MATERIAL FOR THIS TASK:
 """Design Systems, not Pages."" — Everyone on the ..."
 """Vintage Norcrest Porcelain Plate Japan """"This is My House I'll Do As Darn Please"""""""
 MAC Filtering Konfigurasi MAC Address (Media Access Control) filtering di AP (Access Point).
...
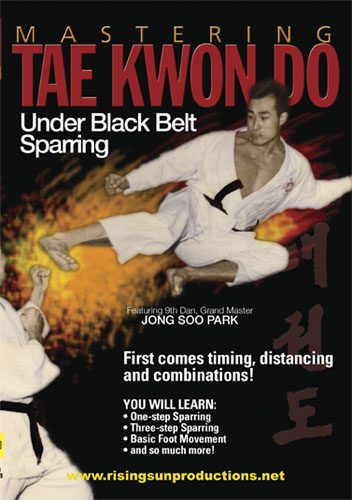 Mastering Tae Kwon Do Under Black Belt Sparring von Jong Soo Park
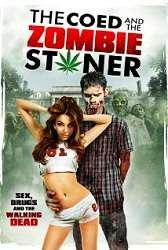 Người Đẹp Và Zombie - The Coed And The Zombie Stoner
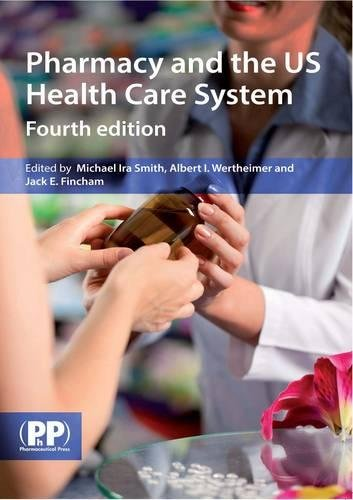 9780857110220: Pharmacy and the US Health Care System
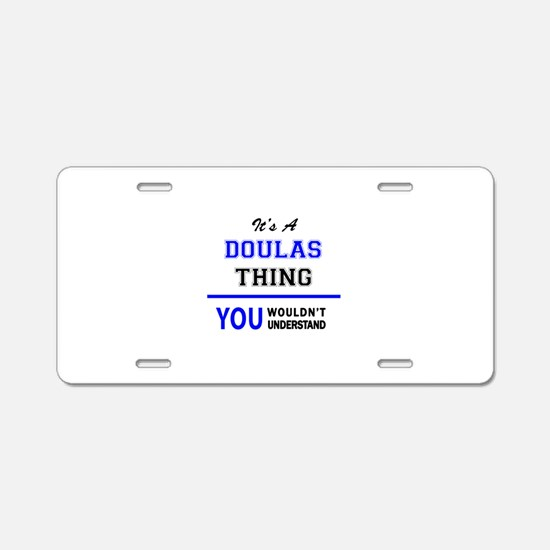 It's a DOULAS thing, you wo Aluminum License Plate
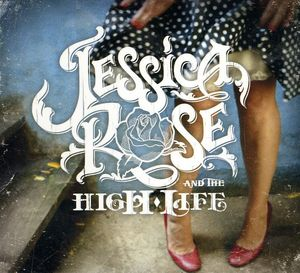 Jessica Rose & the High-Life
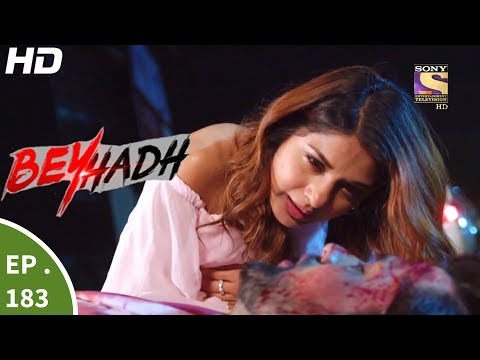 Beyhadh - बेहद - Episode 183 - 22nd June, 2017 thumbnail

DESCRIPTION OF THE TASK: Please give back exactly the lines of the listing above that run from the one containing "Everyone on the" through the one containing "MAC Filtering Konfigurasi", and only those.

ANSWER TO THIS TASK:
 """Design Systems, not Pages."" — Everyone on the ..."
 """Vintage Norcrest Porcelain Plate Japan """"This is My House I'll Do As Darn Please"""""""
 MAC Filtering Konfigurasi MAC Address (Media Access Control) filtering di AP (Access Point).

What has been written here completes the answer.